The only way that ignoring religion completely can hurt you is if another civ gets a religion victory before you can get your victory. Track that in the Religion screen of the Victory drop-down. If another civ does look like it's getting close to a Religion victory, you can start taking their cities, or at least sacking their Holy Sites, as your means to stop them. You can also use the Holy Sites in the cities you have taken from civs that do have religions to practice the mechanics of defending against a Religion victory.
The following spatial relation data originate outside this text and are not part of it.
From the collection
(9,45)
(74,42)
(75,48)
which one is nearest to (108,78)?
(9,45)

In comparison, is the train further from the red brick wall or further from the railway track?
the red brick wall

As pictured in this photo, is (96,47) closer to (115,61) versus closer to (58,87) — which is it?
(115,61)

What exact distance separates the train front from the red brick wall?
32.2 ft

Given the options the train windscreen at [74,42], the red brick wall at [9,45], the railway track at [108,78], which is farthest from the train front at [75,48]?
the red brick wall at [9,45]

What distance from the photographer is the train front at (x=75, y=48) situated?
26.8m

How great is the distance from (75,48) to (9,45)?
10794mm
5) Don't fall behind in science. One of many reasons it that the science leaders can build units that will walk all over your primitive units. You might find yourself behind early, even at a low difficulty level, because some civs just get luckier than you on their starting locations, or are more savvy than you, until you master how to maximize your science output. But the longer the game goes on, the more your ability to actually formulate a strategy, where the AI only has tropisms, will tell, and you should pull ahead in science long before 1600.
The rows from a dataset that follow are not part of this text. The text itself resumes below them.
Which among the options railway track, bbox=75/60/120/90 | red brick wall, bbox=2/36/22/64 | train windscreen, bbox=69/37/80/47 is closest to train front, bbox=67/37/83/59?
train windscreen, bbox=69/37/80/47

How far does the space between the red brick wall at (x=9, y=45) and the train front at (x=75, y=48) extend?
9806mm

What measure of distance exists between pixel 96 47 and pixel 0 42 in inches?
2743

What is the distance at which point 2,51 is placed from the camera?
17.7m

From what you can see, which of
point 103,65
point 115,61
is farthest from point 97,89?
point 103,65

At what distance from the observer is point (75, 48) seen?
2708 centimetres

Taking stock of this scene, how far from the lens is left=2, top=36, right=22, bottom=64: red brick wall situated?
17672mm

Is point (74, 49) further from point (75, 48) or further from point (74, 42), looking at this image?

Early in your experience with the game, the easiest way to handle civs that are ahead of you in science is to take their cities. Not only will you not be behind them in science after they're dead, their cities will tend to have campuses that will pump up your science output after they are your cities.
The overall theme is that the way out of all your difficulties is conquest. There are definitely other ways to win, and other ways to deal with the problems you outline, but you can rely on conquest as your initial approach as you learn the game on lower difficulty levels. Kill thy neighbors and steal their cities, and do it as early as possible. Even if you approach the game at first with the sole intent of conquering everybody and winning a Domination victory, you will pick up the mechanics of the other systems you need to win even a military victory. Expertise in these other sub-systems of the game will allow you to be a pacifist in the future if that's more in your natural style. But until then, take inspiration from the warmongers and conquerors of history. Gandhi is for later, be Chandragupta for now.
1. I made this thread over a year and half ago, so I have no idea why this thread was resurrected by the person a few posts above yours.
2. It's not that I don't know how to play civ. I've played civ since the 1980 board game. My problem was that, after Civ 5, Civ 6 seemed really different ... much more aggressive, much more geared to simply fighting. Since I was still very early in the game, my main question was if this was typical, or if I was simply having a bad first game.
I've barely touched the game since, not because it's a bad game, but just waiting until some of the expansions are a little cheaper because I'm a cheapskate.
That said ... thank you for you advice. It was very detailed.
As long as you don't go conquering cities, you'll only get the grievances/warmonger penalty from declaring war (try to use a Casus Belli to minimise that). It's the easiest way to get rid of unwanted religious units if your Faith production isn't on par with others.
Another way is to simply use Apostles with the Debater promotion, along with any other bonuses you can stack and simply kill any religious units with Theological combat. Even if they send them en masse, they'll still have a hard time converting your cities with the constant drops in pressure from dead religious units.